## WORK INSTRUCTION
Print each of the lines below word for word, leaving out the pictures.

## DATA FOR ANALYSIS
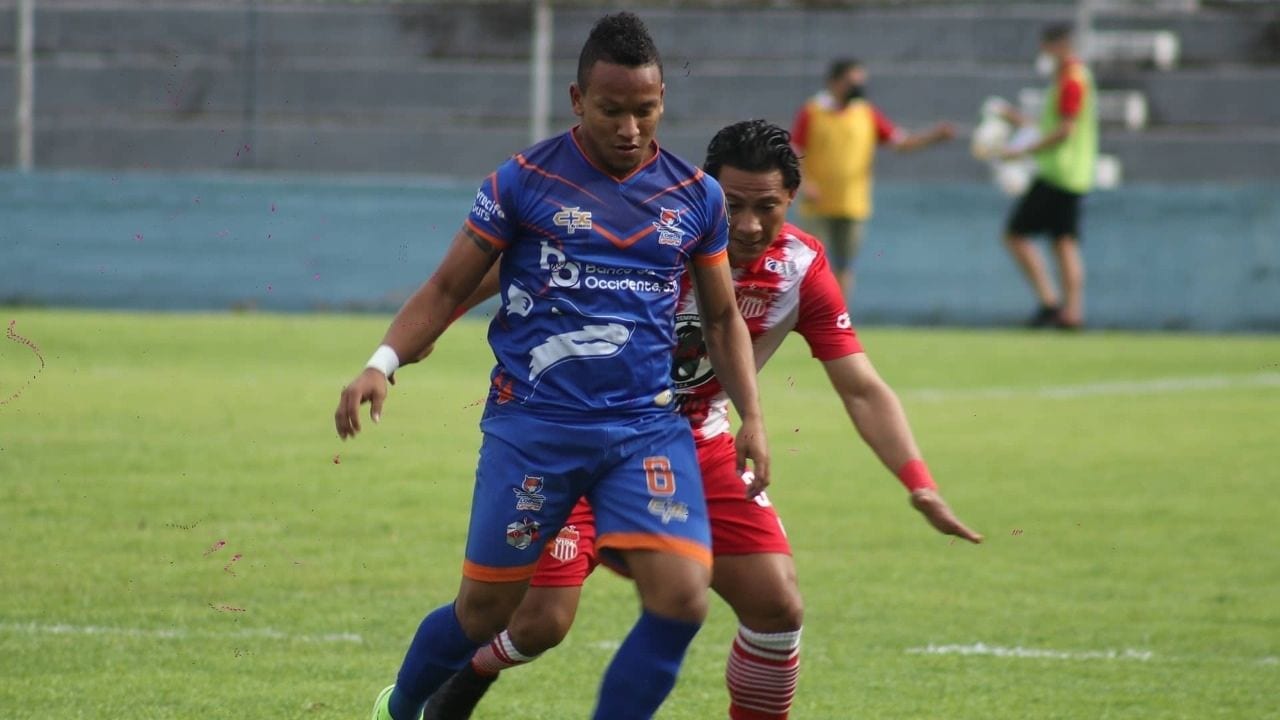 Lobos de la UPN venció al Vida y se mete en la siguiente ronda del torneo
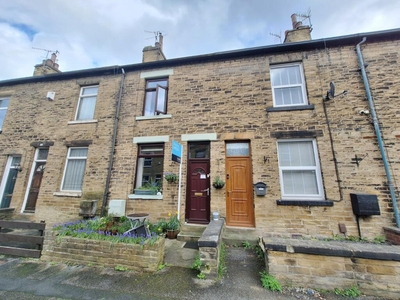 3 bedroom terraced house for sale in Ashgrove, Greengates, West Yorkshire, BD10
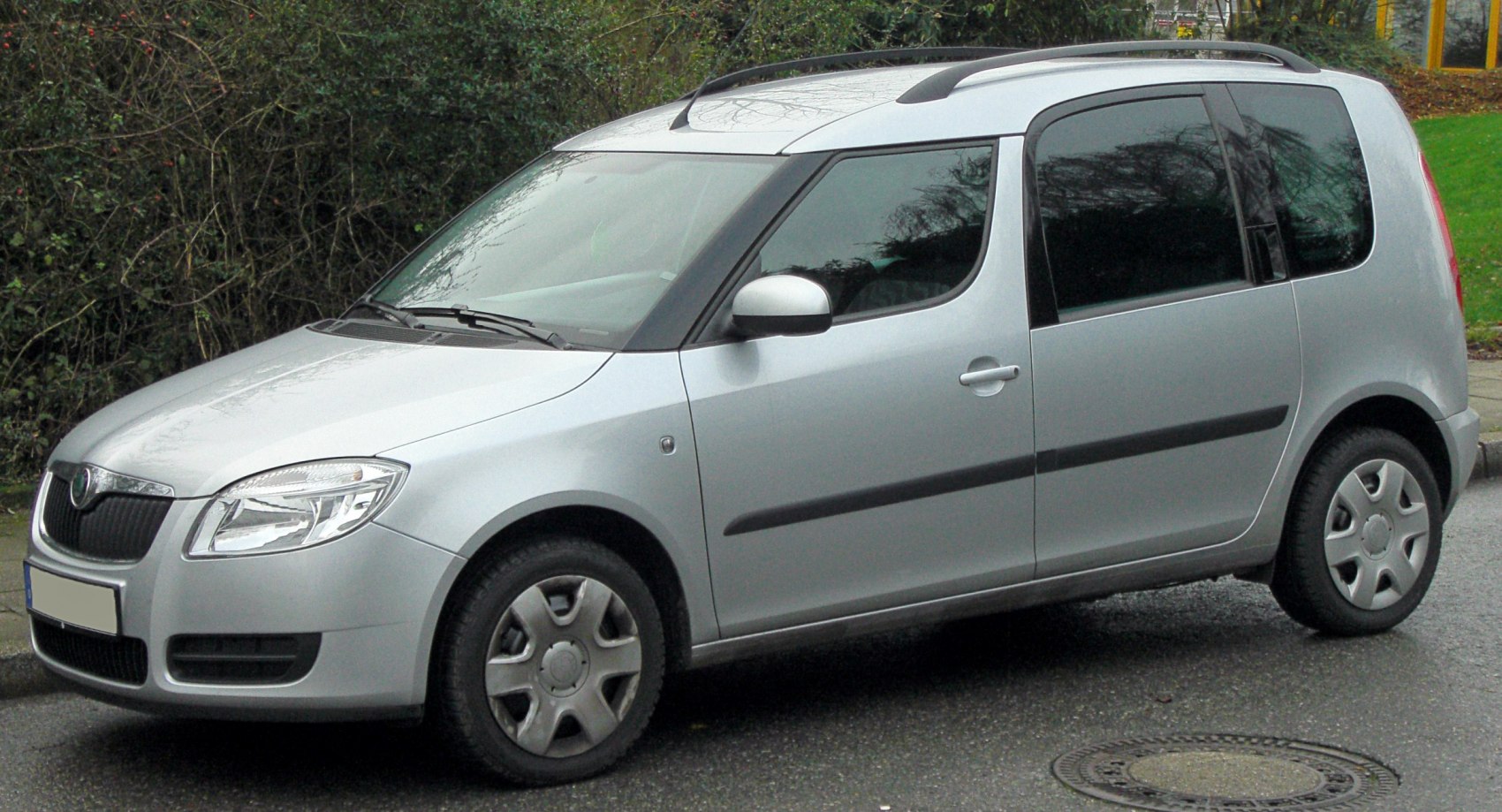 Compact MPV with tall roofline and sliding rear door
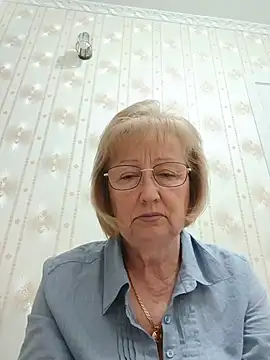 Snapshot of AlikaSwan5821 chatting on June 8, 7:14 pm AlikaSwan5821 online show from June 8, 7:14 pm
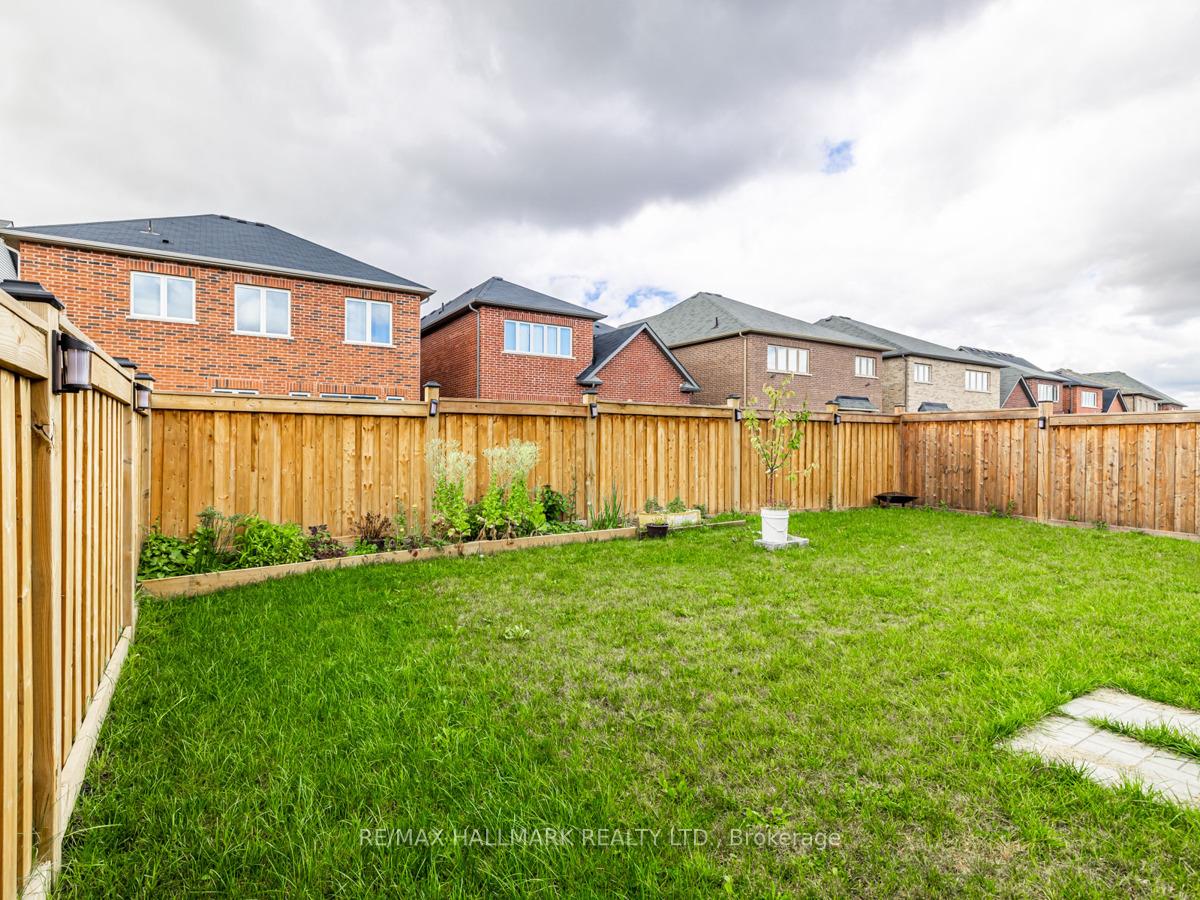 Photo 32 of 1538 Farrow Crescent, Innisfil, Rural Innisfil — HOMEH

## REPLY TO THE EXERCISE
 Lobos de la UPN venció al Vida y se mete en la siguiente ronda del torneo
 3 bedroom terraced house for sale in Ashgrove, Greengates, West Yorkshire, BD10
 Compact MPV with tall roofline and sliding rear door
 Snapshot of AlikaSwan5821 chatting on June 8, 7:14 pm AlikaSwan5821 online show from June 8, 7:14 pm
 Photo 32 of 1538 Farrow Crescent, Innisfil, Rural Innisfil — HOMEH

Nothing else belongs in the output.